- Given text:

Once a French colony populated largely by enslaved Africans and Creoles, Haiti won independence in 1804 when the enslaved population and the colony’s free-blacks and mulattos united to expel European colonial powers. Over the next two centuries, however, scientific racism, Social Darwinism, and eugenics repeatedly challenged Haiti’s legitimacy as an independent nation.
For example, in his Essai sur l’inégalité des races humaines (Essay on the Inequality of Human Races, 1853), Joseph Arthur Comte de Gobineau (1816-1882), a French aristocrat, cast doubt on the Haitian people’s capacity to govern themselves. Since they had African blood, Gobineau claimed that they were lazy and violent by nature (1915).
In the late nineteenth century, Haiti’s own intellectuals, such as Louis-Joseph Janvier (1855-1911) and Hannibal Price (1841-1893), criticized Gobineau’s ideas, which many Social Darwinists had since adopted. The most impressive response was De l’égalité des races humaines (The Equality of the Human Races, 1885), a book by Anténor Firmin (1850-1911), a native anthropologist. Firmin closely analyzed the evidence used by scientists like the French anatomist, Paul Broca (1824-1880), and exposed the absurdity of a racial hierarchy based on ambiguous criteria like skull sizes. Dead men’s “skulls cannot tell us about the great ideas they once held,” he quipped (1885). “[This] is not a science!”
The so-called sciences nonetheless insisted that the Haitian people were barbarous, and thus in 1915, the US government had a pretext to invade and occupy Haiti (Hurbon, 1987). The US instituted a national “Hygiene Service” to combat diseases like syphilis and “cleanse” the country. Discourse about cleansing, however, ultimately led to mass extermination in 1937, when the Dominican military, largely built by the US, tried to massacre every Haitian who had crossed into the Dominican Republic.
The US occupation and the 1937 massacre provoked a nationalist response in Haiti, and native ethnographers, led by Jean Price-Mars (1876-1969), looked to the African customs preserved by Haiti’s peasantry to construct a uniquely-Haitian identity. “Noiriste,” or black nationalist, intellectuals like François Duvalier (1907-1971) took these ideas to an extreme. They agreed with Gobineau on two points, that there were psychological variations between human races and that Africans needed a unique political system unlike democracy in the US and Western Europe (Nicholls, 1971).

- Things to do:
[a] In the Haiti passage, what was the title of the 1885 book by Anténor Firmin?
[b] Extract the part of the Haiti passage running from "The so-called sciences" to "the Dominican Republic.".
[c] Extend the Haiti passage, beginning after its final sentence.

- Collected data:
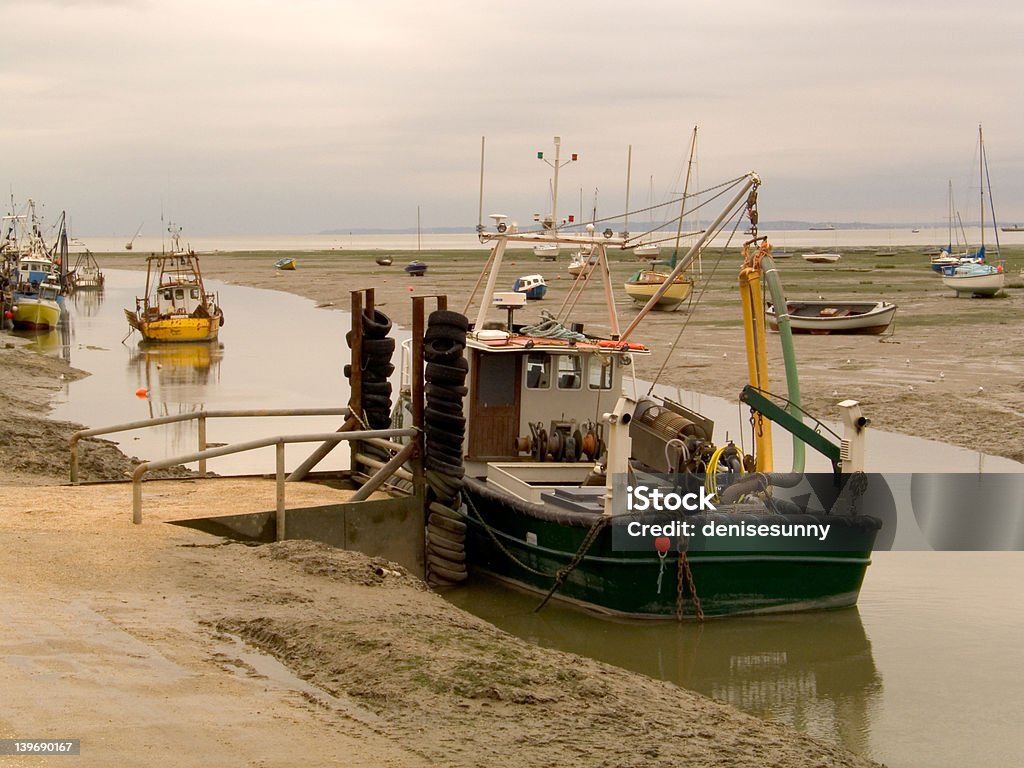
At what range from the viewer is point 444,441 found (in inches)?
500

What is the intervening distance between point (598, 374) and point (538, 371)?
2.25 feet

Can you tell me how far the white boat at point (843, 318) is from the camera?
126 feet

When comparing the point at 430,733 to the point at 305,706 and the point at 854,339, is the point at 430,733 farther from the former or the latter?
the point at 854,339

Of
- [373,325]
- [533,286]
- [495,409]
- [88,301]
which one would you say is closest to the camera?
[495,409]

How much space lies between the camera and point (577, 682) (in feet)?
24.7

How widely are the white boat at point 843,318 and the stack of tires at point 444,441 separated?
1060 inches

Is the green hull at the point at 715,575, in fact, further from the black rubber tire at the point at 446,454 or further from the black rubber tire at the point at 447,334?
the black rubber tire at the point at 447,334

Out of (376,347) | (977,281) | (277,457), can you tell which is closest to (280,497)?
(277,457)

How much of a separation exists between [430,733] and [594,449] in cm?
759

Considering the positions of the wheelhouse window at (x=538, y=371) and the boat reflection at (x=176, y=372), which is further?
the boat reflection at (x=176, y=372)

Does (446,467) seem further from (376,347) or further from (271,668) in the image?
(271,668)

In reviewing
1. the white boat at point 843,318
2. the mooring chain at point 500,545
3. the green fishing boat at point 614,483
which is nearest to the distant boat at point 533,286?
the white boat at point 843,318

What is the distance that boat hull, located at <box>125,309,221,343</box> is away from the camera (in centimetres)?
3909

--

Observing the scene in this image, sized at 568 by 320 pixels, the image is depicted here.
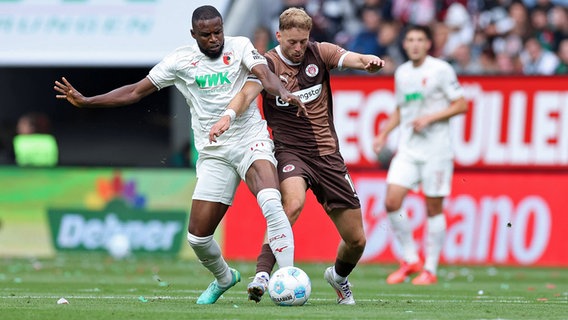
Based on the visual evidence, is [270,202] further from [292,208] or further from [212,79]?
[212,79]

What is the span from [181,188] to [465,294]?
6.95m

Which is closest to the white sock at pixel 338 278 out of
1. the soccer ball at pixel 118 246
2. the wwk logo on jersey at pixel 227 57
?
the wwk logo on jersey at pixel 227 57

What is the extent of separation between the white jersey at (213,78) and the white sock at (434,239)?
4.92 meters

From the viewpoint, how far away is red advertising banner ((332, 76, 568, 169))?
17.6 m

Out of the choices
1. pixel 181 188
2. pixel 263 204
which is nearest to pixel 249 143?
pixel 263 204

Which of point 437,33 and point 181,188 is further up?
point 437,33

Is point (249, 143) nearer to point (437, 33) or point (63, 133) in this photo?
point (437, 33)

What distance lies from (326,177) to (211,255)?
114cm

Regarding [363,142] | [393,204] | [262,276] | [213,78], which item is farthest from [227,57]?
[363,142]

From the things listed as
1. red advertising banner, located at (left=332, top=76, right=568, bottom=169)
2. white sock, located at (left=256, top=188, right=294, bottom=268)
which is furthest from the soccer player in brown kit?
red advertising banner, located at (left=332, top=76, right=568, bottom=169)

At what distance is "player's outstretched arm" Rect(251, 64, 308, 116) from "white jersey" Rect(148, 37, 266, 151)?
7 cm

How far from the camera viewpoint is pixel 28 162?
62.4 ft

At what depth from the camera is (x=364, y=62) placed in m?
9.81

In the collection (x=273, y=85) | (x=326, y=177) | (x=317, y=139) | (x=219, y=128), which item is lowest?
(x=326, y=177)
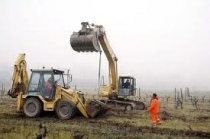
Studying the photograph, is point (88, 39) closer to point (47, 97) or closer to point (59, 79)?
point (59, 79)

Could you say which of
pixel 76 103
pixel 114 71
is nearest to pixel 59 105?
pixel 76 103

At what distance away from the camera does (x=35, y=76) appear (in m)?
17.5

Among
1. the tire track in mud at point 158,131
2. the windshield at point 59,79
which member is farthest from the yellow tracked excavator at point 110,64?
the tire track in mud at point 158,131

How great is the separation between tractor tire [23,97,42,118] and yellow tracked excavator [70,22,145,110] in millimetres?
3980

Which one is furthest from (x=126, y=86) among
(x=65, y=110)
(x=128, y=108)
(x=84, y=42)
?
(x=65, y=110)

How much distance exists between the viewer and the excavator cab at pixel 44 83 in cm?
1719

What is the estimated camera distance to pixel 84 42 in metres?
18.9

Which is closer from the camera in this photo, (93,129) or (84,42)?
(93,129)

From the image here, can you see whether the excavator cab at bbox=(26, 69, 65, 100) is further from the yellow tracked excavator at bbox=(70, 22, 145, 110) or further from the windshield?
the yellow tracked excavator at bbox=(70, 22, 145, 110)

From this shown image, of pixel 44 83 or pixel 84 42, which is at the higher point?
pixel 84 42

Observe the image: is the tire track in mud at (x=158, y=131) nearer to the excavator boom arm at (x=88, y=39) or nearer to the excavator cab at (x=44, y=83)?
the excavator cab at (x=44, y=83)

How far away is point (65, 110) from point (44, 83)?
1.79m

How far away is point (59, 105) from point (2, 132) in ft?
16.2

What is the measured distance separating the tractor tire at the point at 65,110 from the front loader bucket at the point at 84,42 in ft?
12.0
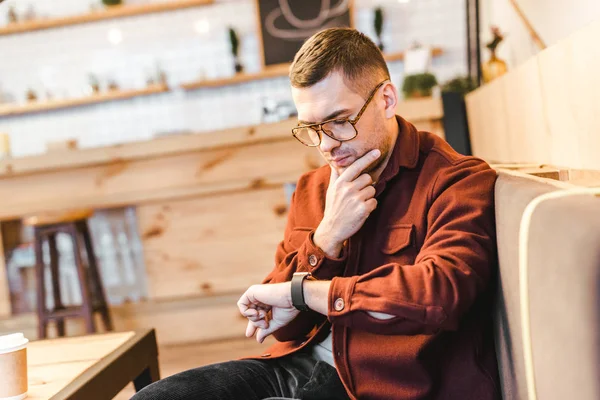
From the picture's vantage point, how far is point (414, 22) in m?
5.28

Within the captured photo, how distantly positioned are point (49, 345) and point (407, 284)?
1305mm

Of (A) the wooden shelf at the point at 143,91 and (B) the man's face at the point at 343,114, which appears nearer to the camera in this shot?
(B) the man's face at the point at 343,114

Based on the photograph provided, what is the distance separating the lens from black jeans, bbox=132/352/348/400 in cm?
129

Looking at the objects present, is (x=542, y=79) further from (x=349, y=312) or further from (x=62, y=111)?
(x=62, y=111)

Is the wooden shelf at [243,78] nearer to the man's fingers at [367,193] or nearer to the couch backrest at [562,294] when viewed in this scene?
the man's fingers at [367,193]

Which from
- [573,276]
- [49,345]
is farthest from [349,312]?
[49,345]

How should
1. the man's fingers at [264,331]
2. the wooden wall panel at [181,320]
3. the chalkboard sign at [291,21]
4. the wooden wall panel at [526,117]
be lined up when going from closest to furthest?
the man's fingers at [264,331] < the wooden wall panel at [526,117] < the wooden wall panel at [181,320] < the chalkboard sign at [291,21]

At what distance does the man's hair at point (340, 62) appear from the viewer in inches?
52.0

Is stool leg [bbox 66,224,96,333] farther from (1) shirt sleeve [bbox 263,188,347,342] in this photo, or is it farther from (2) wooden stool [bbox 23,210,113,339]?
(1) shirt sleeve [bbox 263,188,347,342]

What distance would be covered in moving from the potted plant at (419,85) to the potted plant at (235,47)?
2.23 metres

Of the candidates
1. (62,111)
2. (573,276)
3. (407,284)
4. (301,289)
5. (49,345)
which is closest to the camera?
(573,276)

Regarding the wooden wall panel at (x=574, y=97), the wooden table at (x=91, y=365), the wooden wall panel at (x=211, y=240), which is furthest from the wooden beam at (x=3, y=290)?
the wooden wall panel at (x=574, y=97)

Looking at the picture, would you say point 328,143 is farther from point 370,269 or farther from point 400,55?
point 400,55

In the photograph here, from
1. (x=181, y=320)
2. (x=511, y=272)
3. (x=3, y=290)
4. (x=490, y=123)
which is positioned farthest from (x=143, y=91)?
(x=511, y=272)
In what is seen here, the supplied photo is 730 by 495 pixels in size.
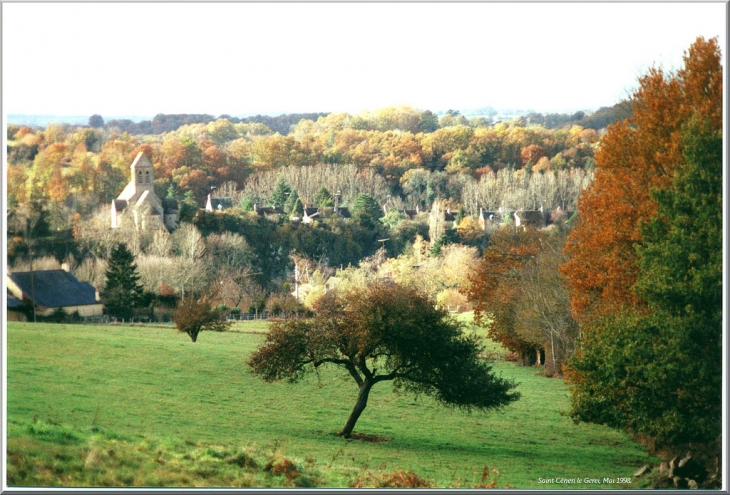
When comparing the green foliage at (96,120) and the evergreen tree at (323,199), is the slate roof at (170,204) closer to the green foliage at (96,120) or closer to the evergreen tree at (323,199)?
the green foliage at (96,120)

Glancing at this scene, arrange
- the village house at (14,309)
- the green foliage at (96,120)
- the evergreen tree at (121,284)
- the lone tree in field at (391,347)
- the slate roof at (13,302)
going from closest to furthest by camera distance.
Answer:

==

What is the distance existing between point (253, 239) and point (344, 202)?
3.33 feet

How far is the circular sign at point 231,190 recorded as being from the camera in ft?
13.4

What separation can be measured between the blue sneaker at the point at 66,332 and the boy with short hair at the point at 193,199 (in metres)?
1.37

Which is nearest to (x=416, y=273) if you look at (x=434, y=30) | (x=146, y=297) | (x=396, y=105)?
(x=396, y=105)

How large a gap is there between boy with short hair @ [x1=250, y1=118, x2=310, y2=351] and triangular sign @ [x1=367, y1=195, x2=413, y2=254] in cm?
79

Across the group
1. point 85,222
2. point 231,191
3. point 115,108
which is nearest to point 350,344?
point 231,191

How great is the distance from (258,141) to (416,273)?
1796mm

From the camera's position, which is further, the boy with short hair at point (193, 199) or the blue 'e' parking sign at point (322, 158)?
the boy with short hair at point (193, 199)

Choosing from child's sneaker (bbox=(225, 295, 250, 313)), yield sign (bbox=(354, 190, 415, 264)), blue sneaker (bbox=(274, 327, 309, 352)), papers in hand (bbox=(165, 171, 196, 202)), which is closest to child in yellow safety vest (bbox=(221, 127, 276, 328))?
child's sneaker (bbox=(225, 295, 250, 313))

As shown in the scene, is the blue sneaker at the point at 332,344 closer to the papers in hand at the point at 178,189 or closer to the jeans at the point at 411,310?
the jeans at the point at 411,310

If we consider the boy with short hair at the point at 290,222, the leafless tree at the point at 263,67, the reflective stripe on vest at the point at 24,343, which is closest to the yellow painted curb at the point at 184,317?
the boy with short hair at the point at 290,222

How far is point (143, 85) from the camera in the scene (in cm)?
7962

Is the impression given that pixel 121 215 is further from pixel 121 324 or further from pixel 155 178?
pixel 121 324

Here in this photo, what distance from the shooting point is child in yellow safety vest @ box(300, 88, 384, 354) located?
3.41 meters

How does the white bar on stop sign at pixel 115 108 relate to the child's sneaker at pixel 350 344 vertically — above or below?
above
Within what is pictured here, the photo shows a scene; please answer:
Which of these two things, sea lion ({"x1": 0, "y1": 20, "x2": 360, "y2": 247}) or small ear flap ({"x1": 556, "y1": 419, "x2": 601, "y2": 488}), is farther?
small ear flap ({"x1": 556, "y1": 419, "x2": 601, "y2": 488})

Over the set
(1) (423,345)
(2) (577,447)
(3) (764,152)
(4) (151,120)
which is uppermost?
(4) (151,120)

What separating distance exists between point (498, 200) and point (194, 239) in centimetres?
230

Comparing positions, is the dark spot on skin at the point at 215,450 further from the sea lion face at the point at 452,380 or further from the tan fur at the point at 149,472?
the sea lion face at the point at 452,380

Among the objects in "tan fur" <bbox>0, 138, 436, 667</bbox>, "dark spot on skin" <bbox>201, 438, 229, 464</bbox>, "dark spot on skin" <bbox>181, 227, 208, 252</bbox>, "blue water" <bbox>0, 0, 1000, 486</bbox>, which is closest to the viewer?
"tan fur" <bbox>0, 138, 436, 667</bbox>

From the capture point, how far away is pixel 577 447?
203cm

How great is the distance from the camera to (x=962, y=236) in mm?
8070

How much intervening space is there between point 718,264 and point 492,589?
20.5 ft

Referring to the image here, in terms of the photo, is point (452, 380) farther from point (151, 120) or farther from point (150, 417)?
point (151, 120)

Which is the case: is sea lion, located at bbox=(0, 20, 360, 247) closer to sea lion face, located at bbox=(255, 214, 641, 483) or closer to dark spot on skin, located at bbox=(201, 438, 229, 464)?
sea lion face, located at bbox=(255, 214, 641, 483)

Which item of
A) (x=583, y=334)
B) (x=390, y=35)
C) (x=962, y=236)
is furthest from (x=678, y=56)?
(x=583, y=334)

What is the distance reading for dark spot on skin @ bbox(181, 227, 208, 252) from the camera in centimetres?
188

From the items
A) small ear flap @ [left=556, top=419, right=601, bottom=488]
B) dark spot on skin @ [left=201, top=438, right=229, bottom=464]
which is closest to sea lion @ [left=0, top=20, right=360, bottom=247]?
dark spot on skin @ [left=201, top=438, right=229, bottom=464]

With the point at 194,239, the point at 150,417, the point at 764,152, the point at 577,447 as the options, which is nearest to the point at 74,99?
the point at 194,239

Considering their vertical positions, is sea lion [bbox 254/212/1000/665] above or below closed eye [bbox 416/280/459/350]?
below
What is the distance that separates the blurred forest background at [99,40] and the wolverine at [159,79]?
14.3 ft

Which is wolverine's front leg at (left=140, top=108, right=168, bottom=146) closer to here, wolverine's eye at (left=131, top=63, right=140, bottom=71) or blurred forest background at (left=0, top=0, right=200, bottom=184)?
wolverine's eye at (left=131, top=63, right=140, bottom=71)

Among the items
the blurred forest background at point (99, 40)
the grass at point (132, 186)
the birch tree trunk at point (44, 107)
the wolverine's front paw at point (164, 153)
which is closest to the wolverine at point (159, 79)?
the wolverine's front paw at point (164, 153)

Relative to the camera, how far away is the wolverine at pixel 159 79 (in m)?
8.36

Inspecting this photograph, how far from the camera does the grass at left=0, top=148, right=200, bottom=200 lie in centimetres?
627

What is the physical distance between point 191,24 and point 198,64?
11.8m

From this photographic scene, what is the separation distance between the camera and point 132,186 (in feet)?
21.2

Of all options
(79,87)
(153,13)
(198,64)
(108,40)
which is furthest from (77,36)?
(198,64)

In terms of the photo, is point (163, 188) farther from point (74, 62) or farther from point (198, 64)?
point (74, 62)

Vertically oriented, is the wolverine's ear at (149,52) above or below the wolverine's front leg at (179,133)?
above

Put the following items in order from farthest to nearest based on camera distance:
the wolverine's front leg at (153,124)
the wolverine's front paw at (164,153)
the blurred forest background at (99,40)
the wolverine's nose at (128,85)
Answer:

- Activity answers:
[a] De l’égalité des races humaines (The Equality of the Human Races)

[b]
The so-called sciences nonetheless insisted that the Haitian people were barbarous, and thus in 1915, the US government had a pretext to invade and occupy Haiti (Hurbon, 1987). The US instituted a national “Hygiene Service” to combat diseases like syphilis and “cleanse” the country. Discourse about cleansing, however, ultimately led to mass extermination in 1937, when the Dominican military, largely built by the US, tried to massacre every Haitian who had crossed into the Dominican Republic.

[c]
Duvalier insisted that Haiti’s unique genetic make-up necessitated “totalitarian humanism,” and when he became president in 1957, he constructed a brutal dictatorship that claimed legitimacy based on the so-called sciences (Smith, 2009). While Duvalier blamed Haiti’s poverty on the country’s mulatto population and French inheritances, his private militia, the Tonton Macoutes, persecuted anyone, black and mulatto, who opposed his authority.
Despite his dependency on a discourse akin to eugenics, Duvalier was largely ambivalent toward sterilization, which many eugenicists advocated in response to a spike in world population in the mid- to late-twentieth century.
In 1971, François Duvalier’s son and successor, Jean-Claude, asked one such physician, Ary Bordes, to work with the US Agency for International Development (AID) to establish the government’s new “Division of Family Hygiene.” When AID asked the Division to carry out indiscriminate sterilizations, however, Bordes strongly opposed the idea.
International discourse about Haiti’s “barbarity” and the impulse to “cleanse” did not go away. In the late 1970s, it reemerged in response to Haitian refugees who sailed to the US in makeshift boats. It became even worse in the early 1980s, when the US medical community mistakenly blamed HIV/AIDS on Haitians (Farmer, 1992).
-Adam M. Silvia
Farmer, P. (1992). AIDS and Accusation: Haiti and the Geography of Blame. Berkeley, CA: University of California Press.
Firmin, A. (1885). De l’égalité des races humaines. Paris, France: F. Pichon. Retrieved from http://ufdc.ufl.edu/UF00093347/00001
Gobineau, A. (1915). The Inequality of Human Races. (A. Collins, Trans.) London, United Kingdom: William Heinemann. (Original work published 1853)
Hurbon, L. (1987). Le barbare imaginaire. Port-au-Prince, Haiti: Éditions Henri Deschamps.
Nicholls, D. (1971). Biology and Politics in Haiti. Race & Class 13(2), 203-214.
Smith, M.J. (2009). Red and Black in Haiti: Radicalism, Conflict, and Political Change, 1934-1957. Chapel Hill, NC: University of North Carolina Press.